La conquête de la Mauricie est une épopée. Mais les épopées vues de l’intérieur, n’ont rien d’épique. La ruée vers le nord n’est qu’un long piétinement pénible : sueurs et larmes. Pas de gloire « Durant la iere moitié du X1X siècle, les cadres géographiques du Bas-Canada éclatent. Les terres à proximité du fleuve ne suffisent plus. Bien sûr, jusqu’en 1850, il s’en trouve encore un certain nombre de libres mais on les dit de moins bonne qualité. Il faut donc partir à la conquête de nouveaux milieux naturels.»
En 1850, il n’y a que cinq milles habitants à Trois-Rivières. Le gouvernement encourage les colons. Mais il encourage aussi les grosses entreprises forestières : construction navale et exportation de bois hier, pâte à papier aujourd’hui, l’avenir est dans la forêt mauricienne. MONTEZ VERS LA TUQUE!
Et tandis que les paysans avancent l’épaule dans les arbres, les forestiers jettent la main sur la région.
Les colons d’abord! Les «habitants». Une marée lente comme les années qui, vague lente après vague lente, repousse la forêt.
Le futur habitant vient seul, laissant femme et enfants dans sa paroisse d’origine. Et, toujours aussi seul, il abat des arbres. Une première année est occupée uniquement à la bataille : faire reculer l’horizon. On a trop dit que ce pays était celui des grands espaces. Ce qui frappe plutôt l’étranger, ici, C’EST LA SENSATION D’ENFERMEMENT| La pression des bois qui engloutissent le paysage. Et ne parlons pas de la neige.
(p.19)… A l’automne, entre les souches, il plante de l’orge, du sarrazin, des pommes de terre, après un premier labeur à la pioche. Puis, «quand il a construit sa première demeure, le colon cesse d’habiter chez le voisin et invite son épouse à le rejoindre. Certains hésitent à convier si tôt leur «créature» et préfèrent attendre une autre année
Et des mouches
Et des souches
Et des frousses
À la tonne
Le paradis qu’on dit
Est derrière l’abattis
On le cherche on l’appelle
On travaille comme des bœufs
Et le soir, y a plus rien
Qu’deux étoiles dans les cieux.
—-
Mais il avance, l’habitant, dans cette solitude. Une maison de bois tous les deux cents mètres, le long d’un chemin trop droit, le «rang». Et derrière elle, deux à trois kilomètres de terre, parallèle à celle du voisin : prairie, labour, forêt. De quoi vivre en autarcie complète comme ont fait ses parents depuis le X!!eme siècle. Cela donne, vu du ciel, cet extraordinaire quadrillage qui signale au bon Dieu que le pays existe bien. Cela donne aussi une mentalité d’assiégé PAR LE SILENCE ET LES TRADITIONS. L’habitant est rangé, classé dans sa case, figée dans une pensée quadrillée, elle aussi, sans une ouverture pour rien qui soit moderne ou différent.
■ ■ ■ ■ ■
Consigne 1:
Recopiez le passage de l'extrait sur la conquête de la Mauricie qui va de « Et tandis que » à « de la neige. », ces deux bouts compris.

[Liste des données]
■ ■ ■ ■ ■
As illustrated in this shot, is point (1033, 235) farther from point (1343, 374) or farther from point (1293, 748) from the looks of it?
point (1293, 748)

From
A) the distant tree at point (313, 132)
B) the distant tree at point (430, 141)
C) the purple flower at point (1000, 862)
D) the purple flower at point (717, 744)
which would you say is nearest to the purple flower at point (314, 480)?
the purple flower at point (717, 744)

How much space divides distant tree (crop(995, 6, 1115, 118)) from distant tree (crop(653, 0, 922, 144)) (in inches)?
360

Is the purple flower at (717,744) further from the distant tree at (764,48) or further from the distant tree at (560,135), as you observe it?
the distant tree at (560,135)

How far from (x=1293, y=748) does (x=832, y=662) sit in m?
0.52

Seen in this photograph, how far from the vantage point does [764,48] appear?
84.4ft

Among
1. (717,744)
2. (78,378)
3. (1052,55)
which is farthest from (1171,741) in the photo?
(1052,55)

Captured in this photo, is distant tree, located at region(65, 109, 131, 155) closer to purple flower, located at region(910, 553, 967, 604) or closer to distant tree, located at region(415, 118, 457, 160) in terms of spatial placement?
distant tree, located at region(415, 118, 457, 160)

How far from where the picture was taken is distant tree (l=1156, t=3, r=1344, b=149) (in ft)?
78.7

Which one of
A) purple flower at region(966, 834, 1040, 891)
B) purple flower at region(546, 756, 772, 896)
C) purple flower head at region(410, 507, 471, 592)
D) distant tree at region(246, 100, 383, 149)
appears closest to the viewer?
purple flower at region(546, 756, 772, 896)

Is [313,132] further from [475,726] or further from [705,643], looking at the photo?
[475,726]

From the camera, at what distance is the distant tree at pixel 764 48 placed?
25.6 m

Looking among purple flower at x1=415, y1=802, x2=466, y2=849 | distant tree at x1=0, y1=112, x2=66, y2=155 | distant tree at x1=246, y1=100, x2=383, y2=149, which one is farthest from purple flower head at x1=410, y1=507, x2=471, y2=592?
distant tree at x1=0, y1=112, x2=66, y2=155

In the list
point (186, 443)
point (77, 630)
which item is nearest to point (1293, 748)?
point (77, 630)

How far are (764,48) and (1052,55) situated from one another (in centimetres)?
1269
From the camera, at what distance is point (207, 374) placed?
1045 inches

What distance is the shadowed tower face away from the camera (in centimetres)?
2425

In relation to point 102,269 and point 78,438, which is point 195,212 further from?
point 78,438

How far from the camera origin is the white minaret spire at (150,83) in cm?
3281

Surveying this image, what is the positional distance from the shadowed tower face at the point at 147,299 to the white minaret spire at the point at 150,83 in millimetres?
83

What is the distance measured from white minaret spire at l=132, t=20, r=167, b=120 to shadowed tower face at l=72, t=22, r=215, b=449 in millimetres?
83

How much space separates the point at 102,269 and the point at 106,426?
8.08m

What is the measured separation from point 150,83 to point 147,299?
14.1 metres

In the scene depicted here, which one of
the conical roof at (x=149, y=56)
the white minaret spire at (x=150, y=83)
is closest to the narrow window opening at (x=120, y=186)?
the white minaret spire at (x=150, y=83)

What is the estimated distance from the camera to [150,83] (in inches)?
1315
■ ■ ■ ■ ■
Consigne 2:
Donnez toutes les lignes des données où figure le mot « placed ». Les majuscules et les minuscules comptent.

Réponse 1:
Et tandis que les paysans avancent l’épaule dans les arbres, les forestiers jettent la main sur la région.
Les colons d’abord! Les «habitants». Une marée lente comme les années qui, vague lente après vague lente, repousse la forêt.
Le futur habitant vient seul, laissant femme et enfants dans sa paroisse d’origine. Et, toujours aussi seul, il abat des arbres. Une première année est occupée uniquement à la bataille : faire reculer l’horizon. On a trop dit que ce pays était celui des grands espaces. Ce qui frappe plutôt l’étranger, ici, C’EST LA SENSATION D’ENFERMEMENT| La pression des bois qui engloutissent le paysage. Et ne parlons pas de la neige.

Réponse 2:
From the camera, at what distance is the distant tree at pixel 764 48 placed?
From the camera, at what distance is point (207, 374) placed?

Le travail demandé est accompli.